**Text segment:**
27 January 2014

Australian Government Looking Into the ‘Patent Box’

Check boxAustralia’s assistant treasurer, Arthur Sinodinos, has confirmed that the government will be looking into the possibility of introducing so-called ‘patent box’ tax breaks.

I have written about patent box schemes before (incidentally, the name comes from the box provided on tax forms for companies to claim the benefit).  Such programs, which provide reduced tax rates (typically between 5% and 15%) on income attributable to patented IP, have been introduced in a number of countries, including the UK, the Netherlands, Belgium, France, Ireland, Spain, Luxembourg, Switzerland and China.

In the United States the Manufacturing Innovation in America Act of 2013 (HR 2605), which would provide for a patent box tax reduction, was introduced in the House of Representatives on 28 June 2013, and is currently before a congressional committee.  (I note, however, that GovTrack.us gives the legislation only a 1% chance of getting past committee, and a 0% chance of being enacted!)

Potential patent box rules will be proposed by AusBiotech and the Export Council of Australia, and will considered as part of a planned government review of research and development later this year.

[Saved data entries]
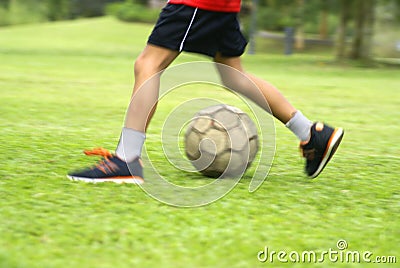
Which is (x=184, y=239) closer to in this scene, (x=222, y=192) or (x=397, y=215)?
(x=222, y=192)

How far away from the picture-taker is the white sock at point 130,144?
418cm

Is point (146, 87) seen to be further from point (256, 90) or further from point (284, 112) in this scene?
point (284, 112)

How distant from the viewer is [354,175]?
5129 millimetres

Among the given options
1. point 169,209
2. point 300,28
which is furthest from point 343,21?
point 169,209

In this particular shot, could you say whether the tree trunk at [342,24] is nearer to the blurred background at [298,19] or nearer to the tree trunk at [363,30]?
the blurred background at [298,19]

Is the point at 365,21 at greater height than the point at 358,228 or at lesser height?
lesser

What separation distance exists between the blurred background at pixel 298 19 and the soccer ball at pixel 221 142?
19896 mm

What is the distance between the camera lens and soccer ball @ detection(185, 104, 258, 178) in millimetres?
4512

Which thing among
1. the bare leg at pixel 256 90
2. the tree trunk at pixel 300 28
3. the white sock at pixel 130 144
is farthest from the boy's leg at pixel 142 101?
the tree trunk at pixel 300 28

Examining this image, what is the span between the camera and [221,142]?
451 centimetres

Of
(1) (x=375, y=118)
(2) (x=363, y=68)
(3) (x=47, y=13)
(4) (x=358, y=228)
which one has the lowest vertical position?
(3) (x=47, y=13)

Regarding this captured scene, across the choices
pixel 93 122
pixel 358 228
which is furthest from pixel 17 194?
pixel 93 122

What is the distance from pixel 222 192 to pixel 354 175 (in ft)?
4.35

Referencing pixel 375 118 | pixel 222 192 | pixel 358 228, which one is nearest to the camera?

**What the task asks:** According to the patent box article, what is the origin of the name "patent box"? Rely only on the patent box article when answering, not on the listing.

**Written response:** It comes from the box on tax forms that companies use to claim the benefit.